QCQ #7

“We are punished for our refusals. Every impulse that we strive to strangle broods in the mind, and poisons us. The body sins once, and has done with its sin, for action is a mode of purification. . . . Resist it, and your soul grows sick with longing for the things it has forbidden to itself, with desire for what its monstrous laws have made monstrous and unlawful. It has been said that the great events of the world take place in the brain. It is in the brain, and the brain only, that the great sins of the world take place also.”

-Lord Henry

Here, we see the first instance of Lord Henry beginning to influence Dorian. Basil was worried about this, and here it is understandable why. Lord Henry is clearly a person who does not necessarily believe in many of the victorian ideals of the time. In this passage, he dismisses the notion of sin as merely a piece of the imagination. This is very against the Victorian ideals of the time, which strongly encouraged repentance and apologizing for your sins. Henry explains how these sins need too be simply purged from the mind, and we begin to see Dorian think there is something wrong with his way of thinking.
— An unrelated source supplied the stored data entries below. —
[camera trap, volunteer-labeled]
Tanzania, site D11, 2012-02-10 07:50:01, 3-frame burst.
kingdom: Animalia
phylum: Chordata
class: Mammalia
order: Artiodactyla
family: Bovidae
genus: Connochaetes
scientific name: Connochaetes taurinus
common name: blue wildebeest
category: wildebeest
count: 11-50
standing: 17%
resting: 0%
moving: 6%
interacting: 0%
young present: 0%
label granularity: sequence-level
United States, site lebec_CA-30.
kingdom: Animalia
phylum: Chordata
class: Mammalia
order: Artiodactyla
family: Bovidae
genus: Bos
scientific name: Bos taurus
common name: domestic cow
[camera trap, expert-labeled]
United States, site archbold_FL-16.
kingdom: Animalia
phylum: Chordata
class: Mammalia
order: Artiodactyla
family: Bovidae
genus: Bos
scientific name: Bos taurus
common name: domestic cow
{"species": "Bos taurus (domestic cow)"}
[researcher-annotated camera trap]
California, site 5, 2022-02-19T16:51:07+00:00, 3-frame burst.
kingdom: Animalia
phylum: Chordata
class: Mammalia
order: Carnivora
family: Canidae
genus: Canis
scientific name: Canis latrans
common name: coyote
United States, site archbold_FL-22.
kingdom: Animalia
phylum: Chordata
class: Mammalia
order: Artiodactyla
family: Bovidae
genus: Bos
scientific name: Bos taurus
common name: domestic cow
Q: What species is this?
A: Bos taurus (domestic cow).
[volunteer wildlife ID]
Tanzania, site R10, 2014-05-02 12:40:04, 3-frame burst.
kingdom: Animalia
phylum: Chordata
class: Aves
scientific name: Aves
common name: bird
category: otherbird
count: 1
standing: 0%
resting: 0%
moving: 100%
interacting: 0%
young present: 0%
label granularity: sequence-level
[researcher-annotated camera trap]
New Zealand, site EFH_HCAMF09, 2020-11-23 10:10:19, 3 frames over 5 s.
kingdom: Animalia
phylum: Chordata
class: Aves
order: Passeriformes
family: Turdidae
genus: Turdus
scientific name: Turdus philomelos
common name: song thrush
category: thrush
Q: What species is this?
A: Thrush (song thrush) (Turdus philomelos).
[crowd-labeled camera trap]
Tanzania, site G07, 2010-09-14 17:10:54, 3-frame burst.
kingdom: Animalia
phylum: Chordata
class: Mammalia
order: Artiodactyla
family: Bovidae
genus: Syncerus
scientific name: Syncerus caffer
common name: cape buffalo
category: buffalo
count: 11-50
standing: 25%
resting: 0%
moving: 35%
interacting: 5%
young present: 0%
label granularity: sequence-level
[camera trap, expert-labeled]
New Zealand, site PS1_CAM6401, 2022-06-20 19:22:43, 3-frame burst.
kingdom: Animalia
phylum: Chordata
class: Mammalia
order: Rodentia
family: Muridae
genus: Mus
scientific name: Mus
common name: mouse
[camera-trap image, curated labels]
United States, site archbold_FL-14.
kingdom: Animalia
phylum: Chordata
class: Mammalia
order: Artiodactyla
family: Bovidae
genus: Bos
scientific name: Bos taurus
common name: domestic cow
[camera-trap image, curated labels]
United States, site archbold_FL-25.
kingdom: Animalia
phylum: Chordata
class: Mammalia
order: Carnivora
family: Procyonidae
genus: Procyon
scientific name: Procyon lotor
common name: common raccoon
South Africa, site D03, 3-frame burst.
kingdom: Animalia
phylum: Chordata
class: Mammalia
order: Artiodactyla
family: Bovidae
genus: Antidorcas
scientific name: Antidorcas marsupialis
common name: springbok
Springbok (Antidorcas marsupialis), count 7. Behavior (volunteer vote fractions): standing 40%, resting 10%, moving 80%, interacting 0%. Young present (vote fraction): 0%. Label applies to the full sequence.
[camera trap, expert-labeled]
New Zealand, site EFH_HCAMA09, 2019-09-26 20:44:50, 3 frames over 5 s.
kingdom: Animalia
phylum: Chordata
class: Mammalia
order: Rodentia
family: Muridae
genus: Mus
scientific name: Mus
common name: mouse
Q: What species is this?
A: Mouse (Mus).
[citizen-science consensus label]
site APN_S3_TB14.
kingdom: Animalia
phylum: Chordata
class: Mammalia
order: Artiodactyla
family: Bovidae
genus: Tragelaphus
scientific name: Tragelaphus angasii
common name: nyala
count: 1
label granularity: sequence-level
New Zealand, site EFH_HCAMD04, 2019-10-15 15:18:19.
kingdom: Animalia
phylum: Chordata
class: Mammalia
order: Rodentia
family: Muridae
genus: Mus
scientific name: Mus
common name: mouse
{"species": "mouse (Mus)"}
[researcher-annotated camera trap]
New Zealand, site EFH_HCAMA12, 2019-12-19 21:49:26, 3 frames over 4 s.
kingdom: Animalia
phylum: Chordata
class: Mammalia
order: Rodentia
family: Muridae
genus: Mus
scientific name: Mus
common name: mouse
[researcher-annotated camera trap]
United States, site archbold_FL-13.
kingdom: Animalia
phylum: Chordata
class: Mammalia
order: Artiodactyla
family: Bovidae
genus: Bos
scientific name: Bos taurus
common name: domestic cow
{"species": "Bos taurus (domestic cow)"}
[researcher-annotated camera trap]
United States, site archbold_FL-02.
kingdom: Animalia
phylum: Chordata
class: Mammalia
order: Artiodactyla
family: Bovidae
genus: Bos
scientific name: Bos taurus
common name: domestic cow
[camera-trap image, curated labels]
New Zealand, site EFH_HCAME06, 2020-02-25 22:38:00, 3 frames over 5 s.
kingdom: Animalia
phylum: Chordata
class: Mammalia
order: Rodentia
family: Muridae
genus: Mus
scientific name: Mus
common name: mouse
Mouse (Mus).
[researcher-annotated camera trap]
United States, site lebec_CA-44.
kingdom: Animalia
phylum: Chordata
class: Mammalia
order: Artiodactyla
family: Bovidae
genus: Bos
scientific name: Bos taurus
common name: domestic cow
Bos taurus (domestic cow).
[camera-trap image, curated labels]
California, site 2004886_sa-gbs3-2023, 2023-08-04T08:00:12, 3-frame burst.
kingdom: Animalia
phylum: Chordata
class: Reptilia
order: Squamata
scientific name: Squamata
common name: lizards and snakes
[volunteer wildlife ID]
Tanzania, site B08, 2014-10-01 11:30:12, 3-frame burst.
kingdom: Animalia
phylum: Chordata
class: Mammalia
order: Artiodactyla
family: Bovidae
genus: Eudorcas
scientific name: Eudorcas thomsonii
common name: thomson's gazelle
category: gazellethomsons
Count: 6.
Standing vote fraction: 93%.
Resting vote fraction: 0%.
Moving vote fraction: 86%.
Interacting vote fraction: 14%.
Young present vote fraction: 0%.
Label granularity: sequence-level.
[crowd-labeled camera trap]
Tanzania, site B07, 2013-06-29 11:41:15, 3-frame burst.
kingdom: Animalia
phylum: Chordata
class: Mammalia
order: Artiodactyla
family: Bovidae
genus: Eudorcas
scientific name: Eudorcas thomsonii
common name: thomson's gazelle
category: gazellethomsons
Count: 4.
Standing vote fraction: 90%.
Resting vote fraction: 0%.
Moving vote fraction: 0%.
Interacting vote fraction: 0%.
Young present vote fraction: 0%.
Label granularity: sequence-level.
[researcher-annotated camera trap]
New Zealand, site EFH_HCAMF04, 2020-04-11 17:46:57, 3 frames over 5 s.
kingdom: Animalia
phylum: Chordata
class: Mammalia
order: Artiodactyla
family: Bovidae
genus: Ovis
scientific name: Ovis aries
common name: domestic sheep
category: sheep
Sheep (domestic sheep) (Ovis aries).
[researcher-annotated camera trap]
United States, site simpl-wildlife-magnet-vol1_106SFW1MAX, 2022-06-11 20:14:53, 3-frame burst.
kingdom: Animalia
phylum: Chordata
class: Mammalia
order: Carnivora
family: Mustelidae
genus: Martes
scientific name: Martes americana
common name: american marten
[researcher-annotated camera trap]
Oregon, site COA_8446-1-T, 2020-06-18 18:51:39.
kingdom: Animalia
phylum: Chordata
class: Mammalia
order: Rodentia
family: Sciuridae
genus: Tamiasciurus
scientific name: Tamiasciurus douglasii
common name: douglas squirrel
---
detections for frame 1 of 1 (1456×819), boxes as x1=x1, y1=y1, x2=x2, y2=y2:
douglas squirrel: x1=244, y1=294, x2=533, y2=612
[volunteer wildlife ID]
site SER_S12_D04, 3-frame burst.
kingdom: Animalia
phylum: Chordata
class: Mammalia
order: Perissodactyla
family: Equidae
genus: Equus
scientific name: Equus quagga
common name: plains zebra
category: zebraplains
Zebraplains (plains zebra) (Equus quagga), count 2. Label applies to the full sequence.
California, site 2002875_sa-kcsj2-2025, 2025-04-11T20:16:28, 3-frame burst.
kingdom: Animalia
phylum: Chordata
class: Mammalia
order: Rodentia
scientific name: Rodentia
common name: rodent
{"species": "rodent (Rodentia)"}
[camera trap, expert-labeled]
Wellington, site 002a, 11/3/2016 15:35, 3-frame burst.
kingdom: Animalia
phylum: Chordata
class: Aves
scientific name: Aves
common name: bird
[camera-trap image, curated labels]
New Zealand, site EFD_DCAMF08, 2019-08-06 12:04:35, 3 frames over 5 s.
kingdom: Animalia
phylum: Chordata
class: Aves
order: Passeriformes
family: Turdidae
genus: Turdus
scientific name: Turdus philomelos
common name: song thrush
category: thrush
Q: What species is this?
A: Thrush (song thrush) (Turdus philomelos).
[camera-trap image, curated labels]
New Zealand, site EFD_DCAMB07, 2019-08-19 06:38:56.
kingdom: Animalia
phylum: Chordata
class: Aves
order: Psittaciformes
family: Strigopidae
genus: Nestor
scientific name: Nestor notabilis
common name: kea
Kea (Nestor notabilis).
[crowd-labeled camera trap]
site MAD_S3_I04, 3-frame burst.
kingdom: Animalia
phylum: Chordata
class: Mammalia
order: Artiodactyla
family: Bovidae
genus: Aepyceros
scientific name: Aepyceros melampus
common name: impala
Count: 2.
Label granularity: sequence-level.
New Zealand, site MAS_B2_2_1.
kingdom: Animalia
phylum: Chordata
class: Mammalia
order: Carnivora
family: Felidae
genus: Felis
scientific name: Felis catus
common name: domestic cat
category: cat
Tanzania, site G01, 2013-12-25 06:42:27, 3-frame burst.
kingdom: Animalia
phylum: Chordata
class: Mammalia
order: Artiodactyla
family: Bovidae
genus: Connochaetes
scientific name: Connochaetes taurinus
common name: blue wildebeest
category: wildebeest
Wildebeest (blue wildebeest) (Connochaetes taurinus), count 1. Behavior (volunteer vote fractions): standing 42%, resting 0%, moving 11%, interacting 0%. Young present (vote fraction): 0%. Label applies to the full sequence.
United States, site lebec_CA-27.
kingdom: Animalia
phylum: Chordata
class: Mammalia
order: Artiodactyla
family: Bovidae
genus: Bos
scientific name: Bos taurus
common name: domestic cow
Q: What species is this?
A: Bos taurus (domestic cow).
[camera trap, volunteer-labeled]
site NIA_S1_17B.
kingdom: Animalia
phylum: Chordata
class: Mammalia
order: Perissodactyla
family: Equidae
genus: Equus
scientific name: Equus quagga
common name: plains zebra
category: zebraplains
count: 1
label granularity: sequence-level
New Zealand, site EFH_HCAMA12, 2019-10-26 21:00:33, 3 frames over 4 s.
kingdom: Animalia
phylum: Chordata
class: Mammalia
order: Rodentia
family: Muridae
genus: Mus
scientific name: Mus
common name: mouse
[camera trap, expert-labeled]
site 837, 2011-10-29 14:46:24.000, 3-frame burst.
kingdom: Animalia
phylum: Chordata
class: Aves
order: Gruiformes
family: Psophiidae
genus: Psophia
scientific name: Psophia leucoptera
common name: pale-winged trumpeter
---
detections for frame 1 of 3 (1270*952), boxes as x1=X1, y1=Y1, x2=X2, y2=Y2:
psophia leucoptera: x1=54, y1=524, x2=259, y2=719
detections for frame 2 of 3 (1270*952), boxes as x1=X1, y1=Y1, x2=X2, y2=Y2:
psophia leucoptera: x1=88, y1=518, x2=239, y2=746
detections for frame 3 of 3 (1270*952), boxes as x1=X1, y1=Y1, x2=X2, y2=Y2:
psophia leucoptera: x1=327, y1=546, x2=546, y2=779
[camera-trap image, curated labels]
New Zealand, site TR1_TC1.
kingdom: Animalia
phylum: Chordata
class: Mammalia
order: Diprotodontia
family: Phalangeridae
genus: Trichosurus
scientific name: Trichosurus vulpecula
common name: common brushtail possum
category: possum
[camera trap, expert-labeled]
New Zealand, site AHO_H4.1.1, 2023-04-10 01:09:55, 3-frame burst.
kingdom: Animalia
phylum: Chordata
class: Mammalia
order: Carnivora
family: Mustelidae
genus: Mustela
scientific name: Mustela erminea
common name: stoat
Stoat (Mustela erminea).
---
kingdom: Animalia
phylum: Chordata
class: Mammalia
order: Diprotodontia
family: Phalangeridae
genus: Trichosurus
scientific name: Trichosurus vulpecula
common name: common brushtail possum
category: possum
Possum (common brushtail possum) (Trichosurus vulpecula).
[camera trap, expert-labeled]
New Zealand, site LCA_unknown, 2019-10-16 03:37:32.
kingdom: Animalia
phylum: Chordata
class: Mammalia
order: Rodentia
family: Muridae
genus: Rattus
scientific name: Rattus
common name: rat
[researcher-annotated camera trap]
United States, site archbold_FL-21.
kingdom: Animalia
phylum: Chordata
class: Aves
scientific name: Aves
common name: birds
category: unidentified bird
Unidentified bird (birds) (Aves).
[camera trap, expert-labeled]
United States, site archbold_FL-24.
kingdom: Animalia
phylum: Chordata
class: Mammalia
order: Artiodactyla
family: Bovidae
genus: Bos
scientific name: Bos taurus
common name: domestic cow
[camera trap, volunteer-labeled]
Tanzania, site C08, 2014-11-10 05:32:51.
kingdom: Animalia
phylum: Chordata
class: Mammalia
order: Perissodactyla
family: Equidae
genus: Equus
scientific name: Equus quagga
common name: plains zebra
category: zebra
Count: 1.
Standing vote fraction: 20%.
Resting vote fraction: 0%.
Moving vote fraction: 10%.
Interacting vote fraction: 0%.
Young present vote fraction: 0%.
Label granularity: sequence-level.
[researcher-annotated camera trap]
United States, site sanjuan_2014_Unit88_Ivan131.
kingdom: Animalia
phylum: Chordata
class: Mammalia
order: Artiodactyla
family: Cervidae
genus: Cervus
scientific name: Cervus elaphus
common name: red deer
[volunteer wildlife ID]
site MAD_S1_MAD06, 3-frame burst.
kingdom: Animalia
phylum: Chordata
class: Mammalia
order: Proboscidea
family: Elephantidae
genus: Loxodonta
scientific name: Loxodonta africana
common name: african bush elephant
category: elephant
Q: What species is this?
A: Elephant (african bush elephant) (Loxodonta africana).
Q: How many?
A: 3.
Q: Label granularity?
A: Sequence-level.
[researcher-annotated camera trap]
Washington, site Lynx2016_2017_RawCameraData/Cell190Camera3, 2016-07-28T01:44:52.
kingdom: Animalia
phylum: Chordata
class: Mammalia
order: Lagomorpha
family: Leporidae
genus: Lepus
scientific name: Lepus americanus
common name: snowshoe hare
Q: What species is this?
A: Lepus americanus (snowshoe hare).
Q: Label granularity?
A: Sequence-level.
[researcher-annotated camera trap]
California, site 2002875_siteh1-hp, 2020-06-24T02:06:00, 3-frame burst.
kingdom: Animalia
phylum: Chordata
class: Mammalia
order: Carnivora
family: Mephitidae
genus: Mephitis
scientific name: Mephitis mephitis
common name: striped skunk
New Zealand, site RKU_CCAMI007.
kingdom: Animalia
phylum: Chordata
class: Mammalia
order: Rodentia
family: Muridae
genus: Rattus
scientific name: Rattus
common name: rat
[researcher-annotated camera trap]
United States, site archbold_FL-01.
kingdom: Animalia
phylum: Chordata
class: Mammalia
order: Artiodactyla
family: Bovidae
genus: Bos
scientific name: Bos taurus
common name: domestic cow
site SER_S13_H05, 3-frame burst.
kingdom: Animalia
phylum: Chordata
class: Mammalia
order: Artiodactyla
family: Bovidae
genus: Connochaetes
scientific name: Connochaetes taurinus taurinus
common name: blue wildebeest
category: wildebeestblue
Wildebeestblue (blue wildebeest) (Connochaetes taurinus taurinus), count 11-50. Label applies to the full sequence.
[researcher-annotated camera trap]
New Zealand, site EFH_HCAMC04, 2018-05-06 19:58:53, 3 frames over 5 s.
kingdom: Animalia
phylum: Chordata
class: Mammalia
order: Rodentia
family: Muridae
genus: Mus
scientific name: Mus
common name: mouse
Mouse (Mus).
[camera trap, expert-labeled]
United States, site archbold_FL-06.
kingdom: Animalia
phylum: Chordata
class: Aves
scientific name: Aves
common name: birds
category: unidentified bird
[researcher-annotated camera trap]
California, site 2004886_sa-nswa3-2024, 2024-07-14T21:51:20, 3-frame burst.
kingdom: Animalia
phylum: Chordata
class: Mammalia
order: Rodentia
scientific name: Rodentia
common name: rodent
Question: Here, we are presented with a question that has been present for all of the reading at some point: Who is the monster? Clearly Dorian is the one who undergoes this moral change and begins to have less acre about his sins, but if Lord Henry is the one who caused him to do this, would he be the monster? We once gain see this creator-monster relationship begin to develop, and once again there is a debate about who is more responsible.